2- Initier les sportifs à la connaissance des signes d'alerte de mort subite
3- Former le milieu sportif à la reconnaissance de l'arrêt cardiaque du sportif
4- Sensibiliser les sportifs et leur entourage à l'apprentissage des gestes qui sauvent (Massage et Défibrillation Cardiaque)
5- Imposer un défibrillateur cardiaque dans toute trousse d'urgence d'un médecin sportif
Docteur, que pouvez-vous conseiller aux sportifs et aux populations pour prévenir ou faire face à une mort subite?
Je leur conseille d'appliquer tout simplement « Les dix commandements du sportif » dont la connaissance protège le sportif de la mort subite.
Pouvez-vous rappeler à nos lecteurs ces Dix Commandements du Sportif ?
Je l'ai déjà publié dans votre journal mais il est toujours nécessaire de faire des piqûres de rappel.
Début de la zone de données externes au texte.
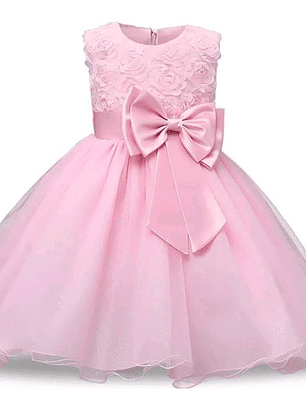 Vestidos Fiesta Y Bautizo Niña 0 A 14 Años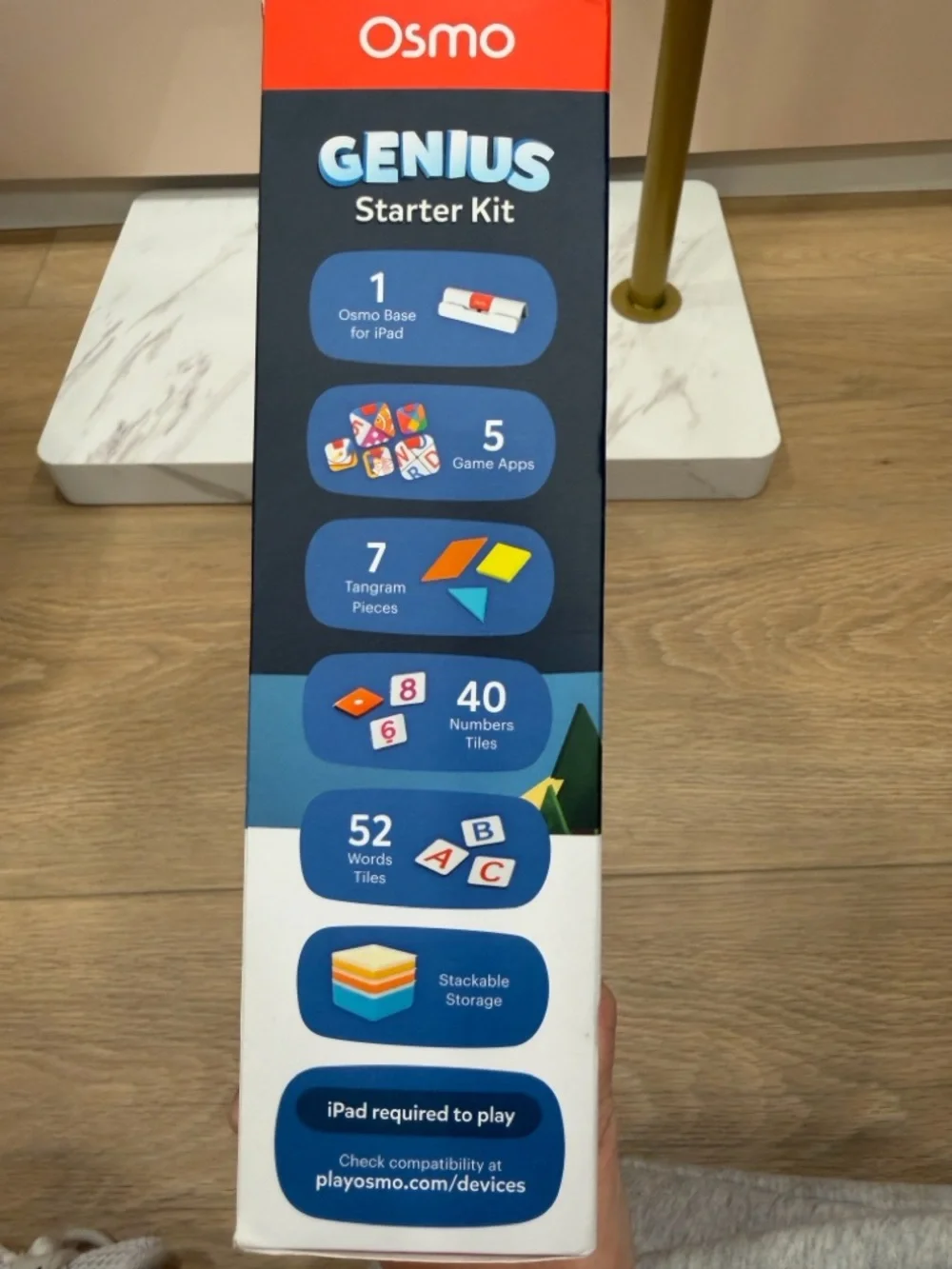 Osmo Genius Starter Kit - White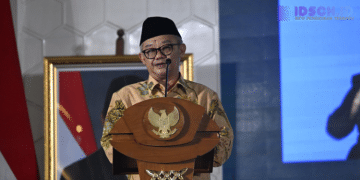 Puncak Bulan Bahasa 2026, Abdul Mu’ti: Bahasa Indonesia Harus Jadi Tuan Rumah di Negeri Sendiri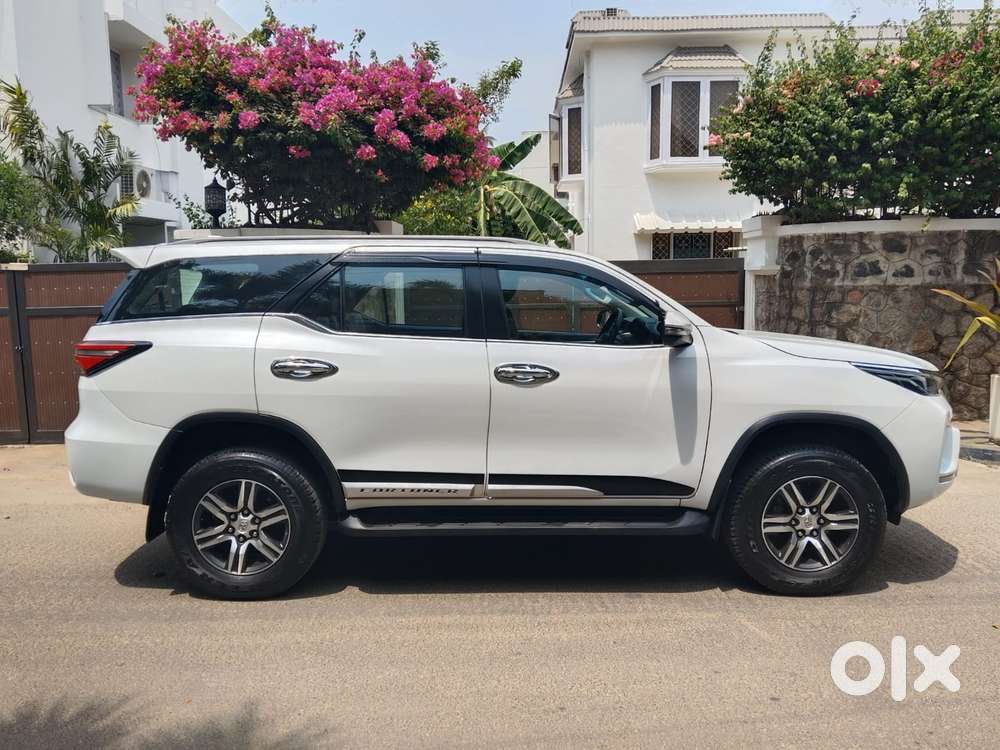 Toyota Fortuner 3.0 4x2 Automatic, 2024, Diesel
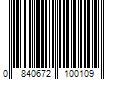 Barcode Image for UPC code 0840672100109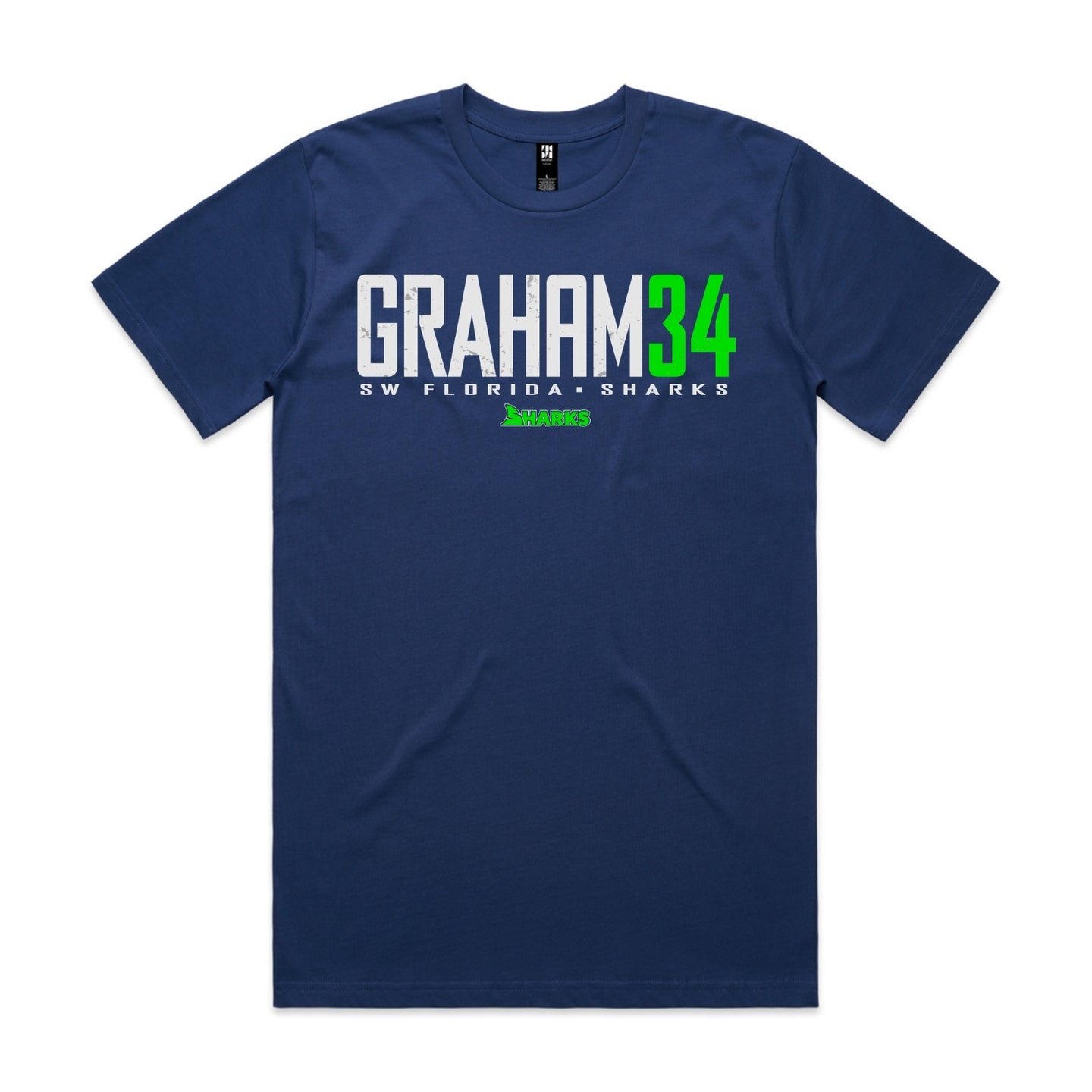 Chawkeen Graham Florida Sharks Elite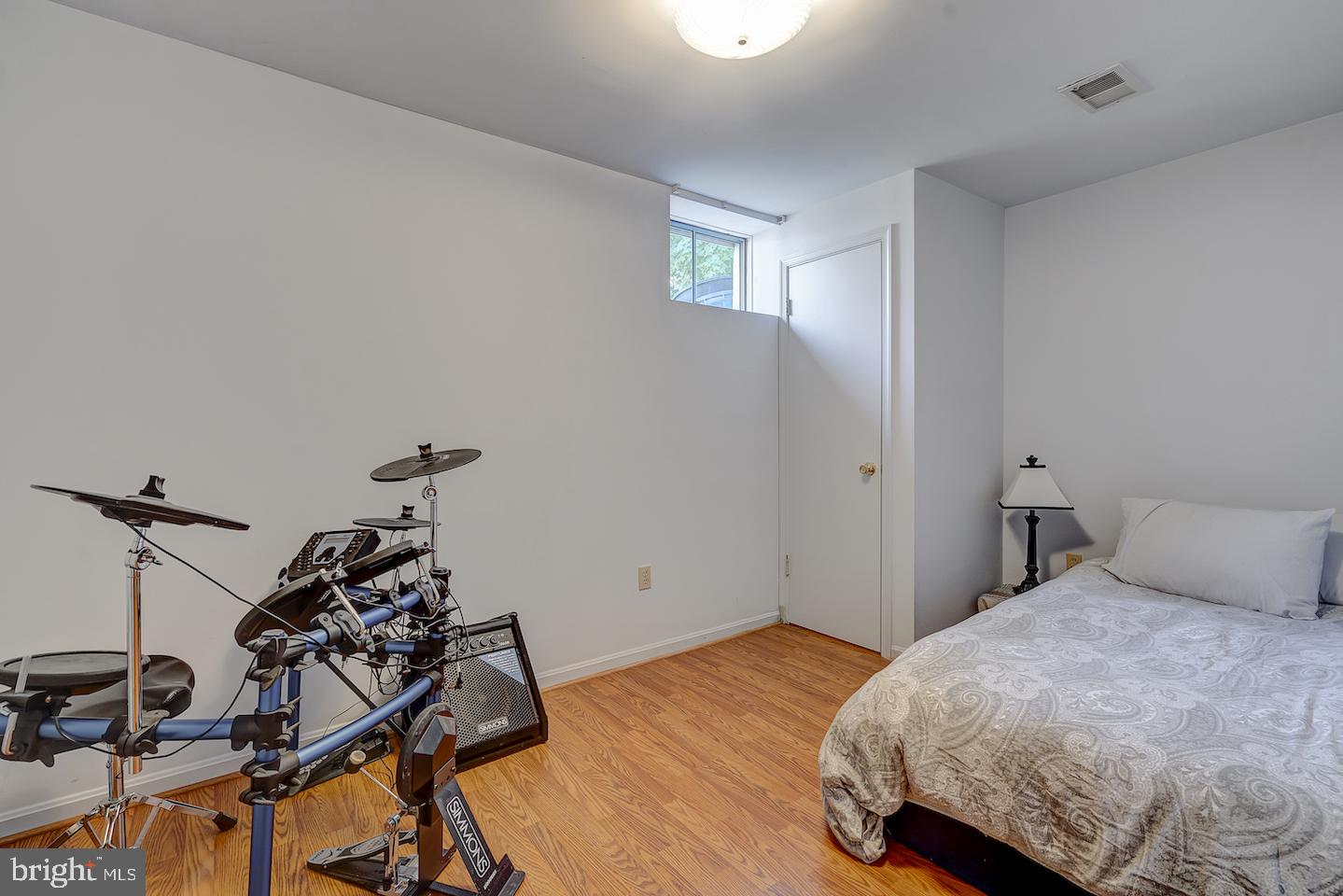 14903 Alpine Meadow Lane Silver Spring, MD 20906 - Photo 35 of 49 Lower level den/sleeping space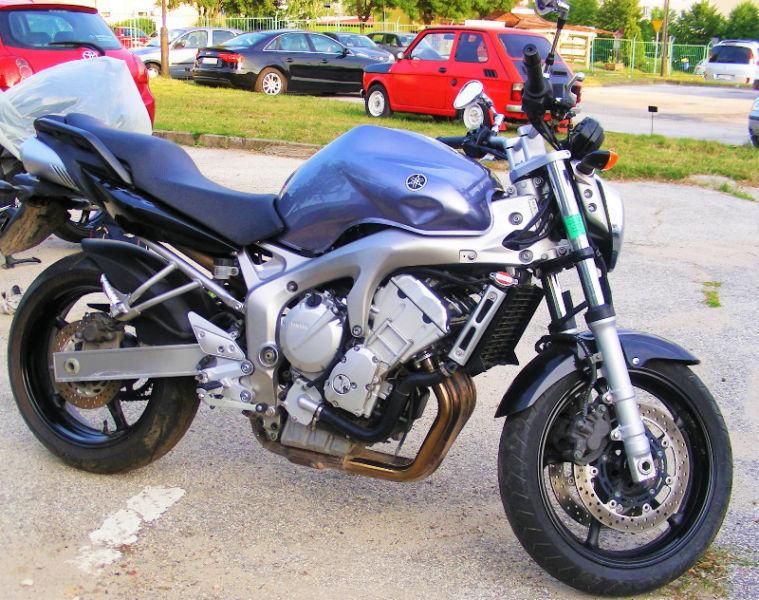 2008 Yamaha FZ okazja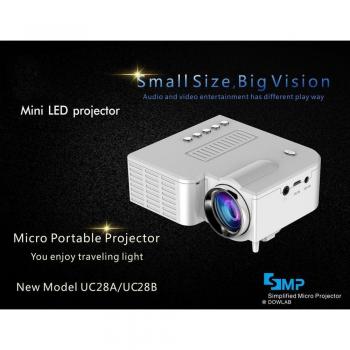 MicroProy 1080P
Voici donc les « Dix commandements du sportif » :
1- Savoir si on est à risque de mort subite du sportif par ses antécédents familiaux et passer une Visite médicale de non contre-indication à la pratique sportive comprenant la réalisation d'un ECG, avant la pratique de tout sport ou avant toute reprise d'une activité sportive.
2- Connaitre les Signes d’alerte d'un malaise cardiaque du sportif et le signaler à son Médecin.
3- Pratiquer une Activité physique ou sportive modérée, régulière et adaptée à ses capacités.
4- Toujours respecter un échauffement de 10 mn au minimum avant tout effort physique intense afin de préparer ses muscles à l'effort.
5- Eviter l'épuisement à savoir un essoufflement à l'extrême jusqu'à ne plus pouvoir parler.
6- Bien s’hydraté avant, pendant et après l'effort.
7- Ne pas Fumer 1h minimum avant la pratique sportive ni 2h minimum après toute pratique sportive.
8- Ne pas faire du sport si on a de la fièvre.
9- Eviter la consommation de substances dopantes et de boissons énergisantes.
10- Eviter la pratique sportive quand il fait très froid (T° inférieure à – 5° C) ou très chaud (T° supérieure à 30 °)
Docteur, nous vous remercions pour votre disponibilité.